Directions for this task => Each entry below must be given again word for word, with no pictures.

(Short web captions)
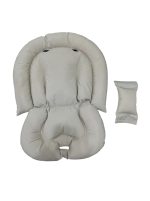 Đệm lót ghế ăn dặm Dono&Dono màu nâu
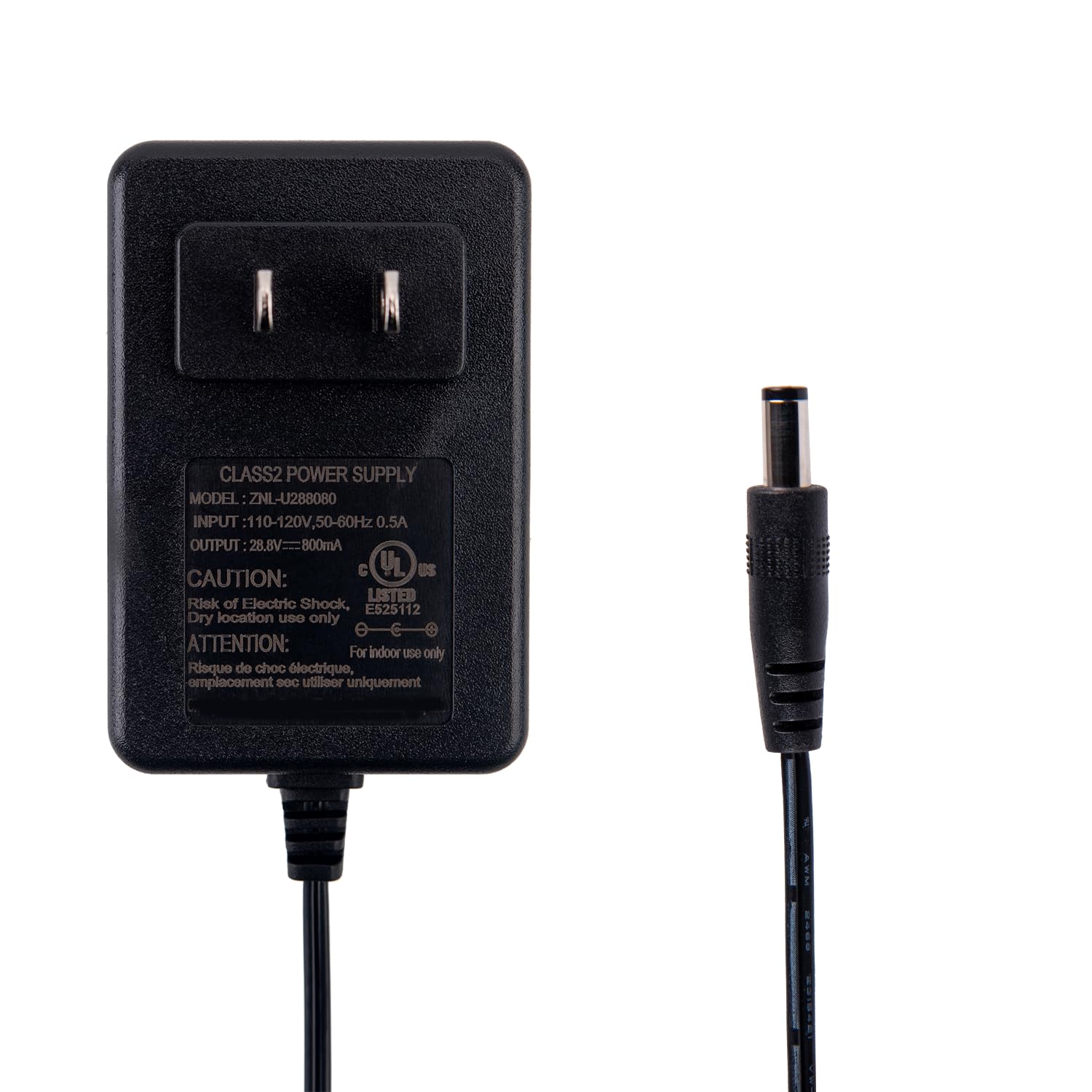 24 Volt Battery Charger for Kids Ride On Toys, 24V Charger Compatible with Princess Carriage Toyota Tundra Powered Ride-Ons Acce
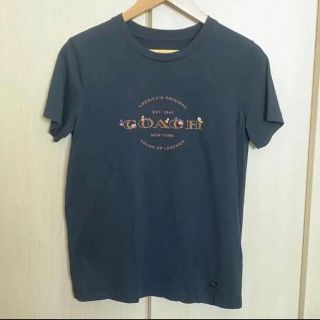 コーチ(COACH)の【COACH】フラワーロゴTシャツ(Tシャツ(半袖/袖なし))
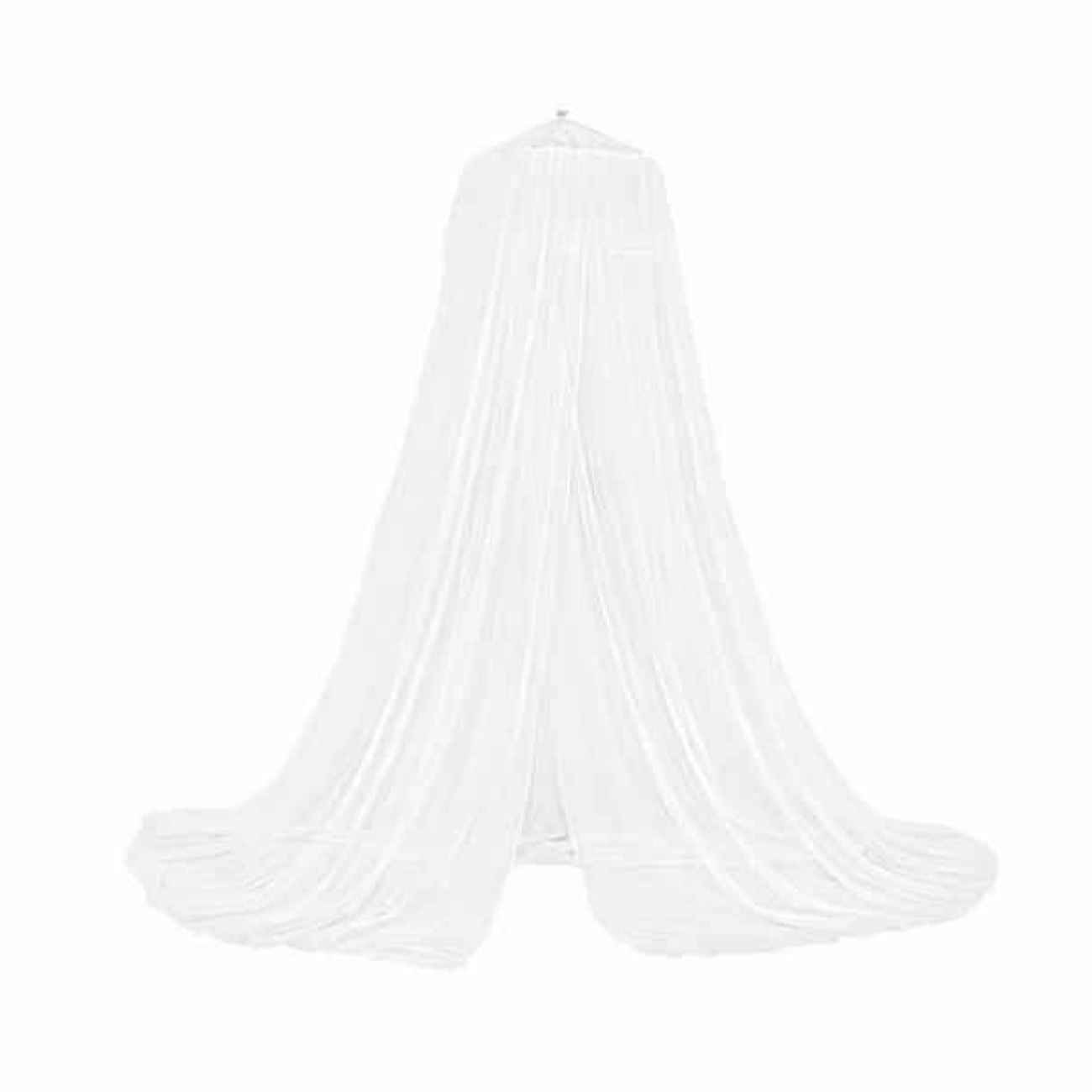 Sky Bed Canopy – Lightweight Chiffon Sheer Fabric for a Calm and Charming Bedroom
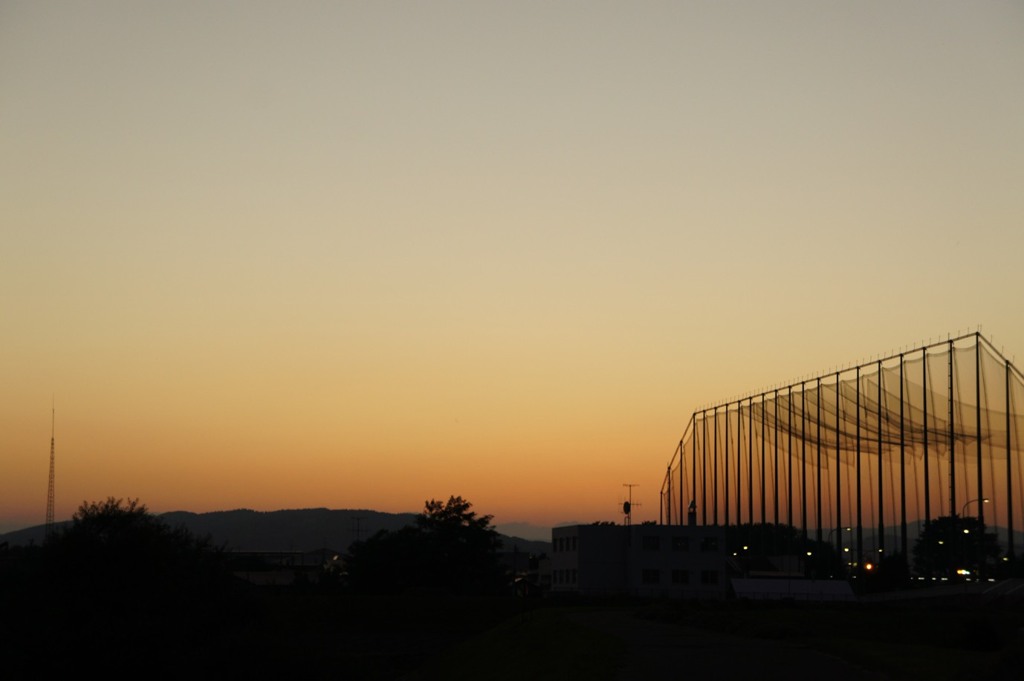 夕陽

Response =>
 Đệm lót ghế ăn dặm Dono&Dono màu nâu
 24 Volt Battery Charger for Kids Ride On Toys, 24V Charger Compatible with Princess Carriage Toyota Tundra Powered Ride-Ons Acce
 コーチ(COACH)の【COACH】フラワーロゴTシャツ(Tシャツ(半袖/袖なし))
 Sky Bed Canopy – Lightweight Chiffon Sheer Fabric for a Calm and Charming Bedroom
 夕陽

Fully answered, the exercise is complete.